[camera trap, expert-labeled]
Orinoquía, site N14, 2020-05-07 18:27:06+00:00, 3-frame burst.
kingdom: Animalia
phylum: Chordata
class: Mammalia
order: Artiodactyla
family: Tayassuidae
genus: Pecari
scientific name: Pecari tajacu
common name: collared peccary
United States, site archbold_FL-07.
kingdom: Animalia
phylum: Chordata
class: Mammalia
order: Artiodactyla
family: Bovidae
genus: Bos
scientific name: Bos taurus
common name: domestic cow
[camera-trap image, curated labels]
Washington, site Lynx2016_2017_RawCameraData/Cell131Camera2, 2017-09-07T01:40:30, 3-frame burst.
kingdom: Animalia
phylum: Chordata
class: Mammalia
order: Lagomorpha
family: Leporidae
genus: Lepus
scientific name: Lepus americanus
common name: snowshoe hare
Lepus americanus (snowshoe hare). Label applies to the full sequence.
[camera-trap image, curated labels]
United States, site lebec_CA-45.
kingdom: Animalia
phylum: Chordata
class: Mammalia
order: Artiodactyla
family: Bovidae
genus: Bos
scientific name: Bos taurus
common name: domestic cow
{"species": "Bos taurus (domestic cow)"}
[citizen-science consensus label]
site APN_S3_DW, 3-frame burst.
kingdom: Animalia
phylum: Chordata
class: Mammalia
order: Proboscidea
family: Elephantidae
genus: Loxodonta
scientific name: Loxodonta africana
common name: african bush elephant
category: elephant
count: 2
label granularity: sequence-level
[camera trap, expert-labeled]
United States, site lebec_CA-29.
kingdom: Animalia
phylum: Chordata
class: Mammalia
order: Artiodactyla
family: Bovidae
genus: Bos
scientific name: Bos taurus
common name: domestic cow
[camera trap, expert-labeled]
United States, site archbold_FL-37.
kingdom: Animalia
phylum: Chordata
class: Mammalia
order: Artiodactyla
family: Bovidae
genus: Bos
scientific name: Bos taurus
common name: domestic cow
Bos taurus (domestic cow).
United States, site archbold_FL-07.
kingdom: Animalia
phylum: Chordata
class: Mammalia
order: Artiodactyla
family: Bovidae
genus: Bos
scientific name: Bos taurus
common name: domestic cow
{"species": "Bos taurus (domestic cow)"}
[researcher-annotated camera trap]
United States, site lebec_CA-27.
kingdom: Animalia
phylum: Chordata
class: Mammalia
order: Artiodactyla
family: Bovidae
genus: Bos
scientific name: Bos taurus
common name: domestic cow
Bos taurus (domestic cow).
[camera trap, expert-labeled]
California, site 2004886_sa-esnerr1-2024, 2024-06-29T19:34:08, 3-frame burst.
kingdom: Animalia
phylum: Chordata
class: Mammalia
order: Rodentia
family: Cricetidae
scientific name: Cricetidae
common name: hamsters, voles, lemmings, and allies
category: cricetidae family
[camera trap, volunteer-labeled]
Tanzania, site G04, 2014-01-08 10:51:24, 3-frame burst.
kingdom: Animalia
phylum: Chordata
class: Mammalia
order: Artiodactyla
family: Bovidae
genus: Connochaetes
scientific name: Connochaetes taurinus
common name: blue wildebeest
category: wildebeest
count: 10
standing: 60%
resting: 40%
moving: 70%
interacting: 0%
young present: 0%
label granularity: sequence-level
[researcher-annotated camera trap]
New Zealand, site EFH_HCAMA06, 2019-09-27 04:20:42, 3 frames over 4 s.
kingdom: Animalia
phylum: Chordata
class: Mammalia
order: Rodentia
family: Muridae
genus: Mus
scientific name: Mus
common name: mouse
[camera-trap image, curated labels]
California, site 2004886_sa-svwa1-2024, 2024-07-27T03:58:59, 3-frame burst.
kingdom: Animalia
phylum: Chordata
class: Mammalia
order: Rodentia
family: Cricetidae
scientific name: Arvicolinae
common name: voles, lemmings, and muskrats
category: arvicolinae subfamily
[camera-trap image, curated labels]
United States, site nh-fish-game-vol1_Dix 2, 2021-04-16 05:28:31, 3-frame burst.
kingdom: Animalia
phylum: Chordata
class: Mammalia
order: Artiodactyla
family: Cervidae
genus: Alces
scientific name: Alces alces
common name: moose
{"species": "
•••••
Task prompt
In the answer, include exactly the lines from the line containing "scientific name: Cricetidae" through the end of the data, and nothing else.

Reply to the exercise
scientific name: Cricetidae
common name: hamsters, voles, lemmings, and allies
category: cricetidae family
[camera trap, volunteer-labeled]
Tanzania, site G04, 2014-01-08 10:51:24, 3-frame burst.
kingdom: Animalia
phylum: Chordata
class: Mammalia
order: Artiodactyla
family: Bovidae
genus: Connochaetes
scientific name: Connochaetes taurinus
common name: blue wildebeest
category: wildebeest
count: 10
standing: 60%
resting: 40%
moving: 70%
interacting: 0%
young present: 0%
label granularity: sequence-level
[researcher-annotated camera trap]
New Zealand, site EFH_HCAMA06, 2019-09-27 04:20:42, 3 frames over 4 s.
kingdom: Animalia
phylum: Chordata
class: Mammalia
order: Rodentia
family: Muridae
genus: Mus
scientific name: Mus
common name: mouse
[camera-trap image, curated labels]
California, site 2004886_sa-svwa1-2024, 2024-07-27T03:58:59, 3-frame burst.
kingdom: Animalia
phylum: Chordata
class: Mammalia
order: Rodentia
family: Cricetidae
scientific name: Arvicolinae
common name: voles, lemmings, and muskrats
category: arvicolinae subfamily
[camera-trap image, curated labels]
United States, site nh-fish-game-vol1_Dix 2, 2021-04-16 05:28:31, 3-frame burst.
kingdom: Animalia
phylum: Chordata
class: Mammalia
order: Artiodactyla
family: Cervidae
genus: Alces
scientific name: Alces alces
common name: moose
{"species": "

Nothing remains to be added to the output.